Mir ist es ein Rätsel, warum Rameau bis dato nicht einen größeren Platz in den Spielplänen erringen konnte. In Wien ist immerhin dem Theater an der Wien eine Aufführungsserie von „Platée“ zu verdanken. Warum die Wiener Staatsoper auch unter einem französischen Direktor nicht das eine oder andere Meisterwerk der tragédie lyrique herausbringt, ist mir ein Rätsel. In Paris konnte man Platée zuerst im Châtelet und dann am Palais Garnier immer wieder vor ausverkauften Häusern spielen. Mit einer grandiosen Produktion könnte man auch das Wiener Opernpublikum in Scharen für französische Barockmusik mit ihrer unendlichen Verfeinerung unter gesamthaften Einbezug des Balletts begeistern. Die Zeit ist reif. Und nicht immer dieselben Werke meist in austauschbaren Ko-Produktionen ohne Bezug zum genius loci zu zeigen.
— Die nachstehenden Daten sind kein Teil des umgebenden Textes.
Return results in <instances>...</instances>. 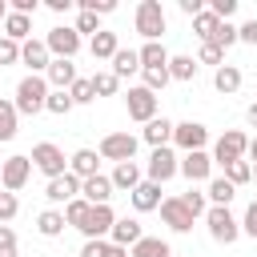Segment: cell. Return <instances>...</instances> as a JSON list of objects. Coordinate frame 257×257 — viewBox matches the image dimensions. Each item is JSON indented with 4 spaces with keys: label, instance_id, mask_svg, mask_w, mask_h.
<instances>
[{
    "label": "cell",
    "instance_id": "cell-1",
    "mask_svg": "<svg viewBox=\"0 0 257 257\" xmlns=\"http://www.w3.org/2000/svg\"><path fill=\"white\" fill-rule=\"evenodd\" d=\"M48 92H52V88H48V80L32 72V76H24V80L16 84V100H12V104H16V112H20V116H36V112H44Z\"/></svg>",
    "mask_w": 257,
    "mask_h": 257
},
{
    "label": "cell",
    "instance_id": "cell-2",
    "mask_svg": "<svg viewBox=\"0 0 257 257\" xmlns=\"http://www.w3.org/2000/svg\"><path fill=\"white\" fill-rule=\"evenodd\" d=\"M205 225H209V237H213L217 245H233V241L241 237V221H237V217H233L225 205H209Z\"/></svg>",
    "mask_w": 257,
    "mask_h": 257
},
{
    "label": "cell",
    "instance_id": "cell-3",
    "mask_svg": "<svg viewBox=\"0 0 257 257\" xmlns=\"http://www.w3.org/2000/svg\"><path fill=\"white\" fill-rule=\"evenodd\" d=\"M133 24H137V32L145 36V40H161V32H165V8H161V0H141L137 4V16H133Z\"/></svg>",
    "mask_w": 257,
    "mask_h": 257
},
{
    "label": "cell",
    "instance_id": "cell-4",
    "mask_svg": "<svg viewBox=\"0 0 257 257\" xmlns=\"http://www.w3.org/2000/svg\"><path fill=\"white\" fill-rule=\"evenodd\" d=\"M245 149H249V137L241 133V128H225L221 137H217V145H213V165H229V161H245Z\"/></svg>",
    "mask_w": 257,
    "mask_h": 257
},
{
    "label": "cell",
    "instance_id": "cell-5",
    "mask_svg": "<svg viewBox=\"0 0 257 257\" xmlns=\"http://www.w3.org/2000/svg\"><path fill=\"white\" fill-rule=\"evenodd\" d=\"M32 169H40V173L52 181V177H64V173H68V157H64V149H60V145L40 141V145L32 149Z\"/></svg>",
    "mask_w": 257,
    "mask_h": 257
},
{
    "label": "cell",
    "instance_id": "cell-6",
    "mask_svg": "<svg viewBox=\"0 0 257 257\" xmlns=\"http://www.w3.org/2000/svg\"><path fill=\"white\" fill-rule=\"evenodd\" d=\"M44 48H48V56H56V60H72V56L80 52V36H76V28L60 24V28H48Z\"/></svg>",
    "mask_w": 257,
    "mask_h": 257
},
{
    "label": "cell",
    "instance_id": "cell-7",
    "mask_svg": "<svg viewBox=\"0 0 257 257\" xmlns=\"http://www.w3.org/2000/svg\"><path fill=\"white\" fill-rule=\"evenodd\" d=\"M32 177V157H8L0 165V189L4 193H20Z\"/></svg>",
    "mask_w": 257,
    "mask_h": 257
},
{
    "label": "cell",
    "instance_id": "cell-8",
    "mask_svg": "<svg viewBox=\"0 0 257 257\" xmlns=\"http://www.w3.org/2000/svg\"><path fill=\"white\" fill-rule=\"evenodd\" d=\"M96 153H100V161H116V165L120 161H133L137 157V137L133 133H108Z\"/></svg>",
    "mask_w": 257,
    "mask_h": 257
},
{
    "label": "cell",
    "instance_id": "cell-9",
    "mask_svg": "<svg viewBox=\"0 0 257 257\" xmlns=\"http://www.w3.org/2000/svg\"><path fill=\"white\" fill-rule=\"evenodd\" d=\"M173 145L185 149V153H197V149L209 145V128L201 120H181V124H173Z\"/></svg>",
    "mask_w": 257,
    "mask_h": 257
},
{
    "label": "cell",
    "instance_id": "cell-10",
    "mask_svg": "<svg viewBox=\"0 0 257 257\" xmlns=\"http://www.w3.org/2000/svg\"><path fill=\"white\" fill-rule=\"evenodd\" d=\"M124 108H128V116H133V120L149 124V120L157 116V96H153L145 84H137V88H128V96H124Z\"/></svg>",
    "mask_w": 257,
    "mask_h": 257
},
{
    "label": "cell",
    "instance_id": "cell-11",
    "mask_svg": "<svg viewBox=\"0 0 257 257\" xmlns=\"http://www.w3.org/2000/svg\"><path fill=\"white\" fill-rule=\"evenodd\" d=\"M157 209H161V217H165V225H169L173 233H189V229H193V221H197V217L181 205V197H161V205H157Z\"/></svg>",
    "mask_w": 257,
    "mask_h": 257
},
{
    "label": "cell",
    "instance_id": "cell-12",
    "mask_svg": "<svg viewBox=\"0 0 257 257\" xmlns=\"http://www.w3.org/2000/svg\"><path fill=\"white\" fill-rule=\"evenodd\" d=\"M112 221H116V213H112L108 205H92V209H88V221L80 225L84 241H104L108 229H112Z\"/></svg>",
    "mask_w": 257,
    "mask_h": 257
},
{
    "label": "cell",
    "instance_id": "cell-13",
    "mask_svg": "<svg viewBox=\"0 0 257 257\" xmlns=\"http://www.w3.org/2000/svg\"><path fill=\"white\" fill-rule=\"evenodd\" d=\"M169 177H177V157H173V149H153V157H149V169H145V181H153V185H165Z\"/></svg>",
    "mask_w": 257,
    "mask_h": 257
},
{
    "label": "cell",
    "instance_id": "cell-14",
    "mask_svg": "<svg viewBox=\"0 0 257 257\" xmlns=\"http://www.w3.org/2000/svg\"><path fill=\"white\" fill-rule=\"evenodd\" d=\"M177 173H181L185 181H209V173H213V157H209L205 149L185 153V157L177 161Z\"/></svg>",
    "mask_w": 257,
    "mask_h": 257
},
{
    "label": "cell",
    "instance_id": "cell-15",
    "mask_svg": "<svg viewBox=\"0 0 257 257\" xmlns=\"http://www.w3.org/2000/svg\"><path fill=\"white\" fill-rule=\"evenodd\" d=\"M141 237H145V229H141V221H137V217H116V221H112V229H108V241H112V245H120V249H133Z\"/></svg>",
    "mask_w": 257,
    "mask_h": 257
},
{
    "label": "cell",
    "instance_id": "cell-16",
    "mask_svg": "<svg viewBox=\"0 0 257 257\" xmlns=\"http://www.w3.org/2000/svg\"><path fill=\"white\" fill-rule=\"evenodd\" d=\"M44 197H48L52 205H68L72 197H80V181H76L72 173H64V177H52V181L44 185Z\"/></svg>",
    "mask_w": 257,
    "mask_h": 257
},
{
    "label": "cell",
    "instance_id": "cell-17",
    "mask_svg": "<svg viewBox=\"0 0 257 257\" xmlns=\"http://www.w3.org/2000/svg\"><path fill=\"white\" fill-rule=\"evenodd\" d=\"M48 60H52V56H48V48H44V40H36V36H28V40L20 44V64H28V68H32L36 76H40V72L48 68Z\"/></svg>",
    "mask_w": 257,
    "mask_h": 257
},
{
    "label": "cell",
    "instance_id": "cell-18",
    "mask_svg": "<svg viewBox=\"0 0 257 257\" xmlns=\"http://www.w3.org/2000/svg\"><path fill=\"white\" fill-rule=\"evenodd\" d=\"M96 165H100V153H96V149H76V153L68 157V173H72L76 181L96 177Z\"/></svg>",
    "mask_w": 257,
    "mask_h": 257
},
{
    "label": "cell",
    "instance_id": "cell-19",
    "mask_svg": "<svg viewBox=\"0 0 257 257\" xmlns=\"http://www.w3.org/2000/svg\"><path fill=\"white\" fill-rule=\"evenodd\" d=\"M141 141H145V145H153V149H169V141H173V120L153 116V120L141 128Z\"/></svg>",
    "mask_w": 257,
    "mask_h": 257
},
{
    "label": "cell",
    "instance_id": "cell-20",
    "mask_svg": "<svg viewBox=\"0 0 257 257\" xmlns=\"http://www.w3.org/2000/svg\"><path fill=\"white\" fill-rule=\"evenodd\" d=\"M80 197H84L88 205H108V197H112V181H108L104 173H96V177L80 181Z\"/></svg>",
    "mask_w": 257,
    "mask_h": 257
},
{
    "label": "cell",
    "instance_id": "cell-21",
    "mask_svg": "<svg viewBox=\"0 0 257 257\" xmlns=\"http://www.w3.org/2000/svg\"><path fill=\"white\" fill-rule=\"evenodd\" d=\"M44 80L52 84V88H72V80H76V64L72 60H48V68H44Z\"/></svg>",
    "mask_w": 257,
    "mask_h": 257
},
{
    "label": "cell",
    "instance_id": "cell-22",
    "mask_svg": "<svg viewBox=\"0 0 257 257\" xmlns=\"http://www.w3.org/2000/svg\"><path fill=\"white\" fill-rule=\"evenodd\" d=\"M128 197H133V209H137V213H153V209L161 205V185H153V181H141V185H137Z\"/></svg>",
    "mask_w": 257,
    "mask_h": 257
},
{
    "label": "cell",
    "instance_id": "cell-23",
    "mask_svg": "<svg viewBox=\"0 0 257 257\" xmlns=\"http://www.w3.org/2000/svg\"><path fill=\"white\" fill-rule=\"evenodd\" d=\"M116 48H120V40H116V32H108V28H100V32L88 40L92 60H112V56H116Z\"/></svg>",
    "mask_w": 257,
    "mask_h": 257
},
{
    "label": "cell",
    "instance_id": "cell-24",
    "mask_svg": "<svg viewBox=\"0 0 257 257\" xmlns=\"http://www.w3.org/2000/svg\"><path fill=\"white\" fill-rule=\"evenodd\" d=\"M108 181H112V189H124V193H133V189H137L145 177H141L137 161H120V165L112 169V177H108Z\"/></svg>",
    "mask_w": 257,
    "mask_h": 257
},
{
    "label": "cell",
    "instance_id": "cell-25",
    "mask_svg": "<svg viewBox=\"0 0 257 257\" xmlns=\"http://www.w3.org/2000/svg\"><path fill=\"white\" fill-rule=\"evenodd\" d=\"M116 80H124V76H133V72H141V56H137V48H116V56H112V68H108Z\"/></svg>",
    "mask_w": 257,
    "mask_h": 257
},
{
    "label": "cell",
    "instance_id": "cell-26",
    "mask_svg": "<svg viewBox=\"0 0 257 257\" xmlns=\"http://www.w3.org/2000/svg\"><path fill=\"white\" fill-rule=\"evenodd\" d=\"M4 36H8V40H16V44H24V40L32 36V16L8 12V16H4Z\"/></svg>",
    "mask_w": 257,
    "mask_h": 257
},
{
    "label": "cell",
    "instance_id": "cell-27",
    "mask_svg": "<svg viewBox=\"0 0 257 257\" xmlns=\"http://www.w3.org/2000/svg\"><path fill=\"white\" fill-rule=\"evenodd\" d=\"M141 56V68H169V52L161 40H145V48H137Z\"/></svg>",
    "mask_w": 257,
    "mask_h": 257
},
{
    "label": "cell",
    "instance_id": "cell-28",
    "mask_svg": "<svg viewBox=\"0 0 257 257\" xmlns=\"http://www.w3.org/2000/svg\"><path fill=\"white\" fill-rule=\"evenodd\" d=\"M213 88L225 92V96L237 92V88H241V68H237V64H221V68L213 72Z\"/></svg>",
    "mask_w": 257,
    "mask_h": 257
},
{
    "label": "cell",
    "instance_id": "cell-29",
    "mask_svg": "<svg viewBox=\"0 0 257 257\" xmlns=\"http://www.w3.org/2000/svg\"><path fill=\"white\" fill-rule=\"evenodd\" d=\"M128 257H173V249H169V241H161V237H141V241L128 249Z\"/></svg>",
    "mask_w": 257,
    "mask_h": 257
},
{
    "label": "cell",
    "instance_id": "cell-30",
    "mask_svg": "<svg viewBox=\"0 0 257 257\" xmlns=\"http://www.w3.org/2000/svg\"><path fill=\"white\" fill-rule=\"evenodd\" d=\"M36 229H40V237H60L68 225H64V213H60V209H44V213L36 217Z\"/></svg>",
    "mask_w": 257,
    "mask_h": 257
},
{
    "label": "cell",
    "instance_id": "cell-31",
    "mask_svg": "<svg viewBox=\"0 0 257 257\" xmlns=\"http://www.w3.org/2000/svg\"><path fill=\"white\" fill-rule=\"evenodd\" d=\"M233 197H237V189H233L225 177H213V181H209V189H205V201L225 205V209H229V201H233Z\"/></svg>",
    "mask_w": 257,
    "mask_h": 257
},
{
    "label": "cell",
    "instance_id": "cell-32",
    "mask_svg": "<svg viewBox=\"0 0 257 257\" xmlns=\"http://www.w3.org/2000/svg\"><path fill=\"white\" fill-rule=\"evenodd\" d=\"M80 257H128V249H120V245H112V241L104 237V241H84Z\"/></svg>",
    "mask_w": 257,
    "mask_h": 257
},
{
    "label": "cell",
    "instance_id": "cell-33",
    "mask_svg": "<svg viewBox=\"0 0 257 257\" xmlns=\"http://www.w3.org/2000/svg\"><path fill=\"white\" fill-rule=\"evenodd\" d=\"M193 76H197L193 56H169V80H193Z\"/></svg>",
    "mask_w": 257,
    "mask_h": 257
},
{
    "label": "cell",
    "instance_id": "cell-34",
    "mask_svg": "<svg viewBox=\"0 0 257 257\" xmlns=\"http://www.w3.org/2000/svg\"><path fill=\"white\" fill-rule=\"evenodd\" d=\"M72 108H76V104H72L68 88H52L48 100H44V112H52V116H64V112H72Z\"/></svg>",
    "mask_w": 257,
    "mask_h": 257
},
{
    "label": "cell",
    "instance_id": "cell-35",
    "mask_svg": "<svg viewBox=\"0 0 257 257\" xmlns=\"http://www.w3.org/2000/svg\"><path fill=\"white\" fill-rule=\"evenodd\" d=\"M88 209H92V205H88L84 197H72V201L64 205V225H72V229H80V225L88 221Z\"/></svg>",
    "mask_w": 257,
    "mask_h": 257
},
{
    "label": "cell",
    "instance_id": "cell-36",
    "mask_svg": "<svg viewBox=\"0 0 257 257\" xmlns=\"http://www.w3.org/2000/svg\"><path fill=\"white\" fill-rule=\"evenodd\" d=\"M16 120H20L16 104L12 100H0V141H12L16 137Z\"/></svg>",
    "mask_w": 257,
    "mask_h": 257
},
{
    "label": "cell",
    "instance_id": "cell-37",
    "mask_svg": "<svg viewBox=\"0 0 257 257\" xmlns=\"http://www.w3.org/2000/svg\"><path fill=\"white\" fill-rule=\"evenodd\" d=\"M225 181H229L233 189H237V185H249V181H253V165H249V161H229V165H225Z\"/></svg>",
    "mask_w": 257,
    "mask_h": 257
},
{
    "label": "cell",
    "instance_id": "cell-38",
    "mask_svg": "<svg viewBox=\"0 0 257 257\" xmlns=\"http://www.w3.org/2000/svg\"><path fill=\"white\" fill-rule=\"evenodd\" d=\"M217 24H221V20H217V16L209 12V8H205L201 16H193V32L201 36V44H209V40H213V32H217Z\"/></svg>",
    "mask_w": 257,
    "mask_h": 257
},
{
    "label": "cell",
    "instance_id": "cell-39",
    "mask_svg": "<svg viewBox=\"0 0 257 257\" xmlns=\"http://www.w3.org/2000/svg\"><path fill=\"white\" fill-rule=\"evenodd\" d=\"M68 96H72V104H92V100H96L92 80H88V76H76V80H72V88H68Z\"/></svg>",
    "mask_w": 257,
    "mask_h": 257
},
{
    "label": "cell",
    "instance_id": "cell-40",
    "mask_svg": "<svg viewBox=\"0 0 257 257\" xmlns=\"http://www.w3.org/2000/svg\"><path fill=\"white\" fill-rule=\"evenodd\" d=\"M88 80H92V92H96V96H112V92L120 88V80H116L112 72H92Z\"/></svg>",
    "mask_w": 257,
    "mask_h": 257
},
{
    "label": "cell",
    "instance_id": "cell-41",
    "mask_svg": "<svg viewBox=\"0 0 257 257\" xmlns=\"http://www.w3.org/2000/svg\"><path fill=\"white\" fill-rule=\"evenodd\" d=\"M209 44H217V48H221V52H225V48H229V44H237V24H229V20H221V24H217V32H213V40H209Z\"/></svg>",
    "mask_w": 257,
    "mask_h": 257
},
{
    "label": "cell",
    "instance_id": "cell-42",
    "mask_svg": "<svg viewBox=\"0 0 257 257\" xmlns=\"http://www.w3.org/2000/svg\"><path fill=\"white\" fill-rule=\"evenodd\" d=\"M141 76H145V88H149L153 96L169 84V68H141Z\"/></svg>",
    "mask_w": 257,
    "mask_h": 257
},
{
    "label": "cell",
    "instance_id": "cell-43",
    "mask_svg": "<svg viewBox=\"0 0 257 257\" xmlns=\"http://www.w3.org/2000/svg\"><path fill=\"white\" fill-rule=\"evenodd\" d=\"M181 205L193 213V217H205L209 213V201H205V193H197V189H189V193H181Z\"/></svg>",
    "mask_w": 257,
    "mask_h": 257
},
{
    "label": "cell",
    "instance_id": "cell-44",
    "mask_svg": "<svg viewBox=\"0 0 257 257\" xmlns=\"http://www.w3.org/2000/svg\"><path fill=\"white\" fill-rule=\"evenodd\" d=\"M16 213H20V201H16V193H4V189H0V225H8Z\"/></svg>",
    "mask_w": 257,
    "mask_h": 257
},
{
    "label": "cell",
    "instance_id": "cell-45",
    "mask_svg": "<svg viewBox=\"0 0 257 257\" xmlns=\"http://www.w3.org/2000/svg\"><path fill=\"white\" fill-rule=\"evenodd\" d=\"M80 12H92V16H108V12H116V0H80Z\"/></svg>",
    "mask_w": 257,
    "mask_h": 257
},
{
    "label": "cell",
    "instance_id": "cell-46",
    "mask_svg": "<svg viewBox=\"0 0 257 257\" xmlns=\"http://www.w3.org/2000/svg\"><path fill=\"white\" fill-rule=\"evenodd\" d=\"M197 64H225V52L217 48V44H201V52H197Z\"/></svg>",
    "mask_w": 257,
    "mask_h": 257
},
{
    "label": "cell",
    "instance_id": "cell-47",
    "mask_svg": "<svg viewBox=\"0 0 257 257\" xmlns=\"http://www.w3.org/2000/svg\"><path fill=\"white\" fill-rule=\"evenodd\" d=\"M16 60H20V44L0 36V64H16Z\"/></svg>",
    "mask_w": 257,
    "mask_h": 257
},
{
    "label": "cell",
    "instance_id": "cell-48",
    "mask_svg": "<svg viewBox=\"0 0 257 257\" xmlns=\"http://www.w3.org/2000/svg\"><path fill=\"white\" fill-rule=\"evenodd\" d=\"M241 233L257 241V201H249V209H245V217H241Z\"/></svg>",
    "mask_w": 257,
    "mask_h": 257
},
{
    "label": "cell",
    "instance_id": "cell-49",
    "mask_svg": "<svg viewBox=\"0 0 257 257\" xmlns=\"http://www.w3.org/2000/svg\"><path fill=\"white\" fill-rule=\"evenodd\" d=\"M209 12H213L217 20H229V16L237 12V0H209Z\"/></svg>",
    "mask_w": 257,
    "mask_h": 257
},
{
    "label": "cell",
    "instance_id": "cell-50",
    "mask_svg": "<svg viewBox=\"0 0 257 257\" xmlns=\"http://www.w3.org/2000/svg\"><path fill=\"white\" fill-rule=\"evenodd\" d=\"M72 28H76V36H80V32H92V36H96V32H100V24H96V16H92V12H80V16H76V24H72Z\"/></svg>",
    "mask_w": 257,
    "mask_h": 257
},
{
    "label": "cell",
    "instance_id": "cell-51",
    "mask_svg": "<svg viewBox=\"0 0 257 257\" xmlns=\"http://www.w3.org/2000/svg\"><path fill=\"white\" fill-rule=\"evenodd\" d=\"M237 40L257 48V20H245V24H237Z\"/></svg>",
    "mask_w": 257,
    "mask_h": 257
},
{
    "label": "cell",
    "instance_id": "cell-52",
    "mask_svg": "<svg viewBox=\"0 0 257 257\" xmlns=\"http://www.w3.org/2000/svg\"><path fill=\"white\" fill-rule=\"evenodd\" d=\"M181 12L185 16H201L205 12V0H181Z\"/></svg>",
    "mask_w": 257,
    "mask_h": 257
},
{
    "label": "cell",
    "instance_id": "cell-53",
    "mask_svg": "<svg viewBox=\"0 0 257 257\" xmlns=\"http://www.w3.org/2000/svg\"><path fill=\"white\" fill-rule=\"evenodd\" d=\"M0 249H16V233H12V225H0Z\"/></svg>",
    "mask_w": 257,
    "mask_h": 257
},
{
    "label": "cell",
    "instance_id": "cell-54",
    "mask_svg": "<svg viewBox=\"0 0 257 257\" xmlns=\"http://www.w3.org/2000/svg\"><path fill=\"white\" fill-rule=\"evenodd\" d=\"M68 4H72V0H48V8H52V12H68Z\"/></svg>",
    "mask_w": 257,
    "mask_h": 257
},
{
    "label": "cell",
    "instance_id": "cell-55",
    "mask_svg": "<svg viewBox=\"0 0 257 257\" xmlns=\"http://www.w3.org/2000/svg\"><path fill=\"white\" fill-rule=\"evenodd\" d=\"M245 120H249V124H253V128H257V100H253V104H249V108H245Z\"/></svg>",
    "mask_w": 257,
    "mask_h": 257
},
{
    "label": "cell",
    "instance_id": "cell-56",
    "mask_svg": "<svg viewBox=\"0 0 257 257\" xmlns=\"http://www.w3.org/2000/svg\"><path fill=\"white\" fill-rule=\"evenodd\" d=\"M245 157H249V161H253V165H257V137H253V141H249V149H245Z\"/></svg>",
    "mask_w": 257,
    "mask_h": 257
},
{
    "label": "cell",
    "instance_id": "cell-57",
    "mask_svg": "<svg viewBox=\"0 0 257 257\" xmlns=\"http://www.w3.org/2000/svg\"><path fill=\"white\" fill-rule=\"evenodd\" d=\"M4 16H8V4H4V0H0V24H4Z\"/></svg>",
    "mask_w": 257,
    "mask_h": 257
},
{
    "label": "cell",
    "instance_id": "cell-58",
    "mask_svg": "<svg viewBox=\"0 0 257 257\" xmlns=\"http://www.w3.org/2000/svg\"><path fill=\"white\" fill-rule=\"evenodd\" d=\"M0 257H16V249H0Z\"/></svg>",
    "mask_w": 257,
    "mask_h": 257
},
{
    "label": "cell",
    "instance_id": "cell-59",
    "mask_svg": "<svg viewBox=\"0 0 257 257\" xmlns=\"http://www.w3.org/2000/svg\"><path fill=\"white\" fill-rule=\"evenodd\" d=\"M253 181H257V165H253Z\"/></svg>",
    "mask_w": 257,
    "mask_h": 257
}]
</instances>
Wie es auch anders geht, führt die Komische Oper vor. In der Spielzeit 2014/2015 wird man neben Offenbachs Schöner Helena u.a. auch Raritäten wie Arizona Lady von Emmerich Kálmán, Eine Frau, die weiß was sie will! von Oscar Strauss, aber auch Opernschwergewichte wie Schönbergs Moses und Aron, Mozarts Don Giovanni und Lucio Silla bzw. für die Freunde von Barockmusik Händels Giulio Cesare in Egitto neu interpretieren.